Eamonn Butler

The legacy of a century of vain politicians

Monday is the August Bank Holiday – at least in England and Wales, where it is the last weekend before the schools go back. In Scotland, the schools break up earlier (traditionally, so the kids could join in the work of lifting potatoes in the fields) but have already gone back.

The August Bank Holiday is just one of eight permanent bank holidays in England and Wales (along with New Year, Good Friday and Easter Monday, the Early May Bank Holiday, the Spring Bank Holiday in late May, Christmas Day and Boxing Day). In Scotland there are nine – an extra day at New Year and St Andrew’s Day to replace the August holiday). Northern Ireland has ten, which include St Patrick’s Day and the anniversary of the Battle of the Boyne in 1690. Throughout the UK there will be an extra holiday on 5 June 2011, the Queen’s Diamond Jubilee.

Bank holidays are a barbarous relic and should be abolished. Some religious holidays were long considered days of rest, but in 1871 the Liberal government added four more (five in Scotland). The idea was that, since all business was done in cash, closing the banks meant that firms couldn’t operate and employees pretty much had to have a day off.
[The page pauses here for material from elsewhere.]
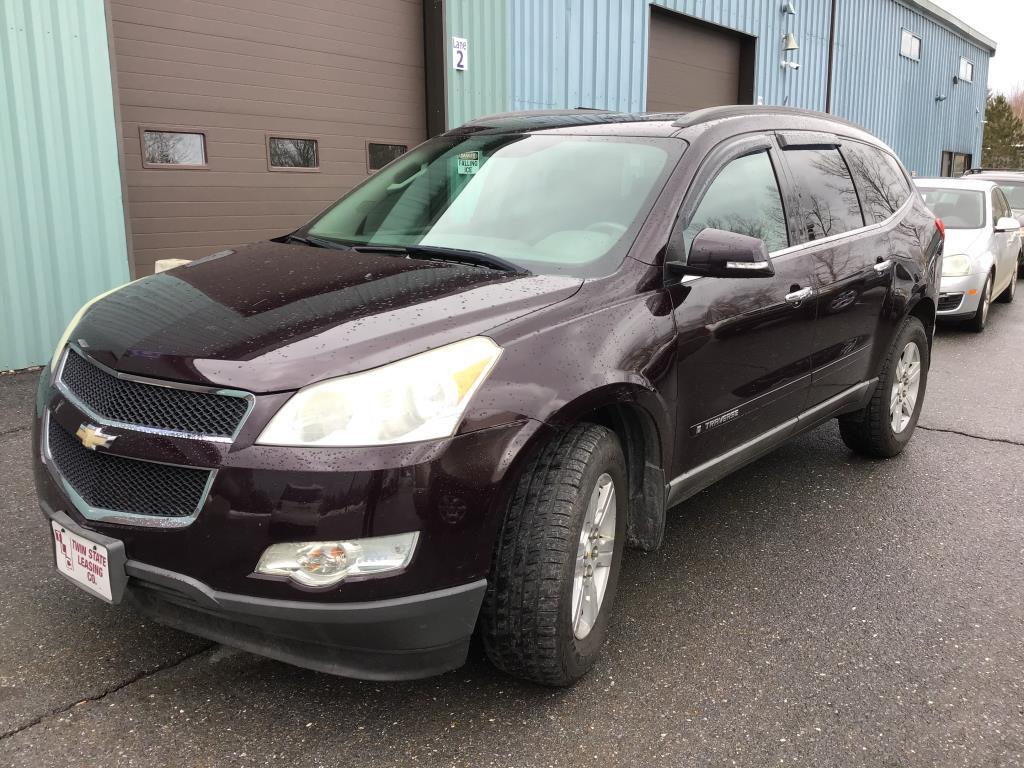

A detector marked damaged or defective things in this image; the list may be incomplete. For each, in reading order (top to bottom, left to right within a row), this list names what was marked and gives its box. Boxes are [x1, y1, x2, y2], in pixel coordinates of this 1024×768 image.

crack in asphalt [917, 423, 1024, 448]
crack in asphalt [0, 643, 216, 745]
Today, under a 1971 law, bank holidays are made by royal proclamation. Which means that politicians decide them. Naturally, every politician wants to appear generous and to use the system for their political advantage. Jim Callaghan’s Labour government added May Day (even though there is already a bank holiday in May) to express political solidarity with the world’s workers (or maybe to make the left of the party feel better). There is a suggestion in England that St George’s Day (or Shakespeare’s Birthday) should be added. And that Trafalgar Day should be.

Employees don’t have an automatic right to paid leave on public holidays; it depends on their contract of employment. But all UK workers have a right to 28 days’ paid annual leave. So why do we still preserve this throwback? Their effect is that we all take off exactly the same days, instead of our holiday time being staggered. This weekend, if there’s the faintest glimmer of sun, the roads to the coast will be as congested as they always are. Easter weekend is a travel nightmare (often helped along by striking French air traffic controllers). Curiously, despite the volume of traffic, the August Bank Holiday weekends is for some reason one of the safest on the roads. The Friday after the Holiday is the worst, and busy, holiday-period Fridays and Saturdays are bad generally. In general, though, bank holidays certainly don’t help – the more congested the roads are, as with the Spring Bank Holiday, the likelier it is that there will be accidents.

So why should our holidays be nationalized, as they are? Maybe it just provides our politicians with some feelgood kudos. Standard holidays are very visible. If people take off exactly the same number of days, but at different times, they are not, and perhaps we would take them more for granted. But making our politicians look and feel good should, I think, not be a function of sensible public policy.